There’s a certain gauche charm in seeing horror films shown on massive cinema screens. Perhaps it’s the gore, the scream queens, or the pure terror writ large in the eyes of victims caught in their final moments. Whatever it is, it’s a magic that has fascinated audiences for ages. But a casual fan of horror movies might be surprised to learn how many of their favorite films are novel adaptations. This is even truer in an age when easy access to guides on creating and self-publishing an e-book has allowed many authors to distribute stories which would otherwise have never been seen. Andy Wier and his indie novel and subsequent Hollywood blockbuster, The Martian, come to mind.
So aside from Night of the Living Dead, Martin, and It Follows, here are some of the best horror films adapted from novels:
Let the Right One In
This beautiful (if somewhat gloomy and cold) tale of meek, bullied 12-year-old Oskar who befriends the vampire who moves next door to him is one of the most invigorating and refreshing vampire tales in years. Let the Right One In is a haunting, romantic and somehow wistful story from the mind of Swedish writer Jon Ajvide Lindqvist, who wrote the novel in 2004. The film is as faithful an adaptation as they come, sublimely translating the tentative personality of the characters as they start to come to explore one another’s natures, the power that children sometimes yearn for, and the lengths that people will go to help someone they love.

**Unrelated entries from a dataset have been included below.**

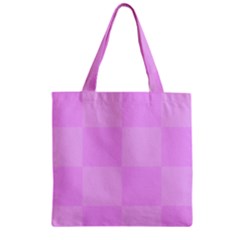 Pink Gingham Check Squares Zipper Grocery Tote Bag by yoursparklingshop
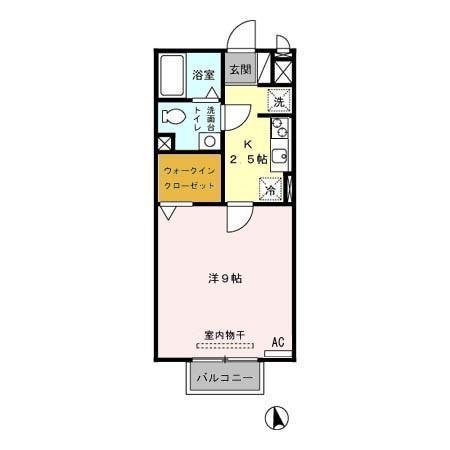 ボナール11(1K/2階)の間取り写真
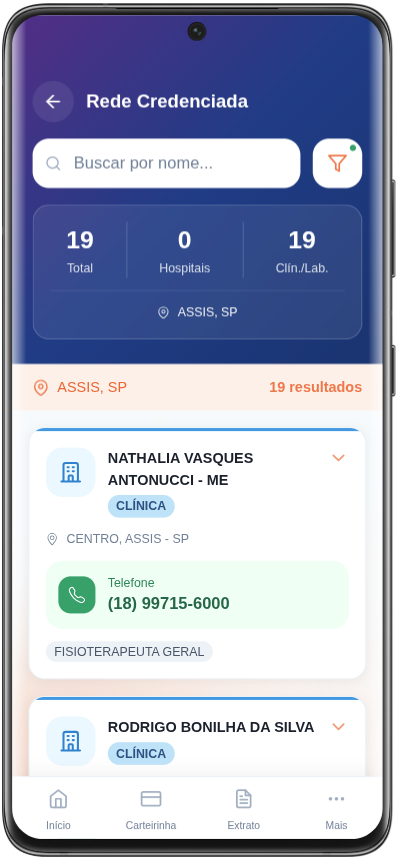 Consulta à rede credenciada no aplicativo VitaPlena Saúde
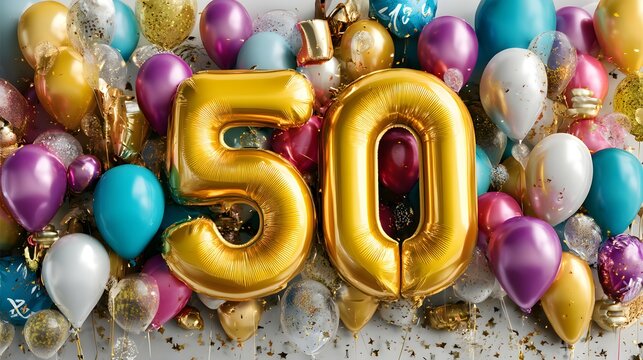 Golden number fifty balloons surrounded by colorful balloons for a celebration. 50th birthday banner.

One of the more unsettling horror stories out there, Hellraiser is a cult classic that needs no introduction. The name Frank Cotton instantly brings to mind a flayed body in its entirety, and one can’t help but link Cenobites with the image of many threaded hooks. The film’s origins are that of a novella penned by the director and writer of the film itself. It’s called the Hellbound Heart and but for a character’s role being switched, what you read is what you see on the screen.
We had to include a Stephen King story in here somewhere, right? And while it might not be the Shining (that’s a little bit too obvious), Salem’s Lot is a terrifying glimpse into the secrets residing behind the picket fences and manicured lawns of small town America. The novel took the world by storm in 1975 before being adapted for the screen in 1979 and again in 2004.
Before Christian Bale was dropping chainsaws down stairwells onto prostitutes or murdering rival yuppies in a fit of jealous rage, his character found his not-so-humble origins in Bret Easton’s novel of the same name. And while the book might be slightly more violent and feature longer lists of brand names (there are a lot), it’s still essentially the same telling of a satire surrealist story concerning a young urban psychopath obsessed with image and vanity.